- [Given problem] Render this sentence from the function notation explanation in Spanish: "If required, restrict the domain to {-3, -2, 0} and the range to {-5, -3, 1}".

[START OF Reading passage]

# How do you write the equation in function notation {(-3, -5) (-2, -3) (0, 1)}?

Jun 21, 2015

These three points are colinear and not vertical, so they can be written as a linear function: $f \left(x\right) = 2 x + 1$

If required, restrict the domain to $\left\{- 3 , - 2 , 0\right\}$ and the range to $\left\{- 5 , - 3 , 1\right\}$

#### Explanation:

If a line passes through two points $\left({x}_{1} , {y}_{1}\right)$ and $\left({x}_{2} , {y}_{2}\right)$ then the slope $m$ of the line is given by the formula:

$m = \frac{\Delta y}{\Delta x} = \frac{{y}_{2} - {y}_{1}}{{x}_{2} - {x}_{1}}$

In the case of points $\left(- 3 , - 5\right)$ and $\left(- 2 , - 3\right)$ we have

$m = \frac{- 3 - \left(- 5\right)}{- 2 - \left(- 3\right)} = \frac{2}{1} = 2$

In the case of points $\left(- 2 , - 3\right)$ and $\left(0 , 1\right)$ we have

$m = \frac{1 - \left(- 3\right)}{0 - \left(- 2\right)} = \frac{4}{2} = 2$

So these points lie along a line of slope $2$ with equation:

$f \left(x\right) = 2 x + c$ for some constant $c$

Since $\left(0 , 1\right)$ lies on the line $f \left(0\right) = 1$

But $f \left(0\right) = 2 \cdot 0 + c = 0 + c = c$

So $c = 1$ and the formula for $f \left(x\right)$ is $f \left(x\right) = 2 x + 1$

[END OF Reading passage]
[START OF Listed records]

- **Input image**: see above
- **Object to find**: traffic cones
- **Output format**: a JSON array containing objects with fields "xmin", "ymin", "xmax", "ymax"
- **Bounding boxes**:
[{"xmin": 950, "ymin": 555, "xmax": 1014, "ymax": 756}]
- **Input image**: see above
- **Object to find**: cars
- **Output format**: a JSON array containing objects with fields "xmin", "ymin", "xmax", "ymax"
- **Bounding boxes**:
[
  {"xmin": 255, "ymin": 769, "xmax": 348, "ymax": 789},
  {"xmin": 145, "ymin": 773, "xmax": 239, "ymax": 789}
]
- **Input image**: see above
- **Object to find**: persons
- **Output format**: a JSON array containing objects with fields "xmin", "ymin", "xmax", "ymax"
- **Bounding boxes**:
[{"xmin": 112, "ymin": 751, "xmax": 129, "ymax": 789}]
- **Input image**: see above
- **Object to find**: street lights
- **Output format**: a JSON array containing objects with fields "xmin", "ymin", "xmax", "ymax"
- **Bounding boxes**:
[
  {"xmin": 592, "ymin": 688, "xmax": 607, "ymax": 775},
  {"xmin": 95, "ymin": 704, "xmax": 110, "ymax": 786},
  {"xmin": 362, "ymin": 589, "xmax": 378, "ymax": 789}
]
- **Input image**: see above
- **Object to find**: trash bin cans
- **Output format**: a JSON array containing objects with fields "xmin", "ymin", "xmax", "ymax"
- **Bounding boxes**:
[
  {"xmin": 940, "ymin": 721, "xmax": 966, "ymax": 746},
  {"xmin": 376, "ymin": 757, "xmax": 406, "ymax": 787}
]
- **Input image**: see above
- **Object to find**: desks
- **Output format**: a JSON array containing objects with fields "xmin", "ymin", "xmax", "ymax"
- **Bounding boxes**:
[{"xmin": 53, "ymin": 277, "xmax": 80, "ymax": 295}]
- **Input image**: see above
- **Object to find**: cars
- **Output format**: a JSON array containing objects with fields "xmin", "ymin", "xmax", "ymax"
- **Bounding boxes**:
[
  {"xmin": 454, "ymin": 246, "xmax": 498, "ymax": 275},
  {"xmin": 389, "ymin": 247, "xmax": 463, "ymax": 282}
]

[END OF Listed records]
[START OF Listed records]

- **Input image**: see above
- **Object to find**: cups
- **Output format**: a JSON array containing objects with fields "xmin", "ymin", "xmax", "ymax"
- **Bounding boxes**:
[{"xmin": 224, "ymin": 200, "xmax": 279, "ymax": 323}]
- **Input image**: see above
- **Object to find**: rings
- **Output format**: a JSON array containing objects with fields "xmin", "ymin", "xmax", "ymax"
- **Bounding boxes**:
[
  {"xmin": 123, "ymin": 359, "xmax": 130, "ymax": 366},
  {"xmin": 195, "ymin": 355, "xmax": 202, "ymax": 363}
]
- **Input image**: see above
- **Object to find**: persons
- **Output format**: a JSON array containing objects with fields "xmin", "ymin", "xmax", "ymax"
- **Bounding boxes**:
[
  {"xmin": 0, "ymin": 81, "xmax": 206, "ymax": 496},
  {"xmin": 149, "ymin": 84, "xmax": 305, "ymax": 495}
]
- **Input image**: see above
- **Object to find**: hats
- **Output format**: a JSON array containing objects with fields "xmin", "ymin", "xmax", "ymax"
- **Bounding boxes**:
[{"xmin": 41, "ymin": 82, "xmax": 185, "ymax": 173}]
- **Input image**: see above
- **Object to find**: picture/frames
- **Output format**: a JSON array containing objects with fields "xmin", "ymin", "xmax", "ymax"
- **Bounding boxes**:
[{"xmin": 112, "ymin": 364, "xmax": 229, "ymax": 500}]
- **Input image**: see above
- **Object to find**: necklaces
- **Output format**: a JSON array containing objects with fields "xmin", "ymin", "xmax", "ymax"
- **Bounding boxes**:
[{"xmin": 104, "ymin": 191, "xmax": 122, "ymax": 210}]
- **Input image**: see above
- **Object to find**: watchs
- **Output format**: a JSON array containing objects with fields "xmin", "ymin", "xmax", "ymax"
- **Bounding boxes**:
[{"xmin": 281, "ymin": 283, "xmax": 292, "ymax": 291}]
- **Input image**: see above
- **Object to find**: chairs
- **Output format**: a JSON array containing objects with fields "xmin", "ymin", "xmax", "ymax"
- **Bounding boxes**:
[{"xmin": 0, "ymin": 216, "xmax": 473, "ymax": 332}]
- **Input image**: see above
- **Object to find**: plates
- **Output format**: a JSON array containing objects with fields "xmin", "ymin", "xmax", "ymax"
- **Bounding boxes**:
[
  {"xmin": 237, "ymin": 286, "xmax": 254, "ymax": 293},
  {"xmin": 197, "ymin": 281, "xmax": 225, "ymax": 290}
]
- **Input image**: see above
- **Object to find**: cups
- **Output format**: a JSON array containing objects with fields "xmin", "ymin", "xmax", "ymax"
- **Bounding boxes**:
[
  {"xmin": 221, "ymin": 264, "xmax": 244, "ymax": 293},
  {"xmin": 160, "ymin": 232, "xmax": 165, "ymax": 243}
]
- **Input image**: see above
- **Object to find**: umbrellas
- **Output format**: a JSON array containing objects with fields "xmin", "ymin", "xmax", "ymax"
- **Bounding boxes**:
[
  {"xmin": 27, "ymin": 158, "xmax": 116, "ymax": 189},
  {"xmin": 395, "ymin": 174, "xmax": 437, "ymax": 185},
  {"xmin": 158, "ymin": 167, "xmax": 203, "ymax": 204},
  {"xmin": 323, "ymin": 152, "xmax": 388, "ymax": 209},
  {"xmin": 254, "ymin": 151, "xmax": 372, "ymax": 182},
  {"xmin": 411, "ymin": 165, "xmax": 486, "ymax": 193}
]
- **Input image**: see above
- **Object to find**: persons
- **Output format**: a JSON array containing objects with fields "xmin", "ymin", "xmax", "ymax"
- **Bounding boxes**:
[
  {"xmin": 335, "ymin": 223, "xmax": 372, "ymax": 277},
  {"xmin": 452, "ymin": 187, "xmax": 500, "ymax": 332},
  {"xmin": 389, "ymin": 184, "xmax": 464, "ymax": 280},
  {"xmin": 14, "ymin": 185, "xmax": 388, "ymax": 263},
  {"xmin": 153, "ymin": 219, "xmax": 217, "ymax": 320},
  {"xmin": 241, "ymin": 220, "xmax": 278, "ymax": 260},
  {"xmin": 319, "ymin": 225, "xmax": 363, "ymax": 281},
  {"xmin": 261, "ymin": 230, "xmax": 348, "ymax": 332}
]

[END OF Listed records]

- [Result for this task] Si es necesario, restrinja el dominio a {-3, -2, 0} y el rango a {-5, -3, 1}.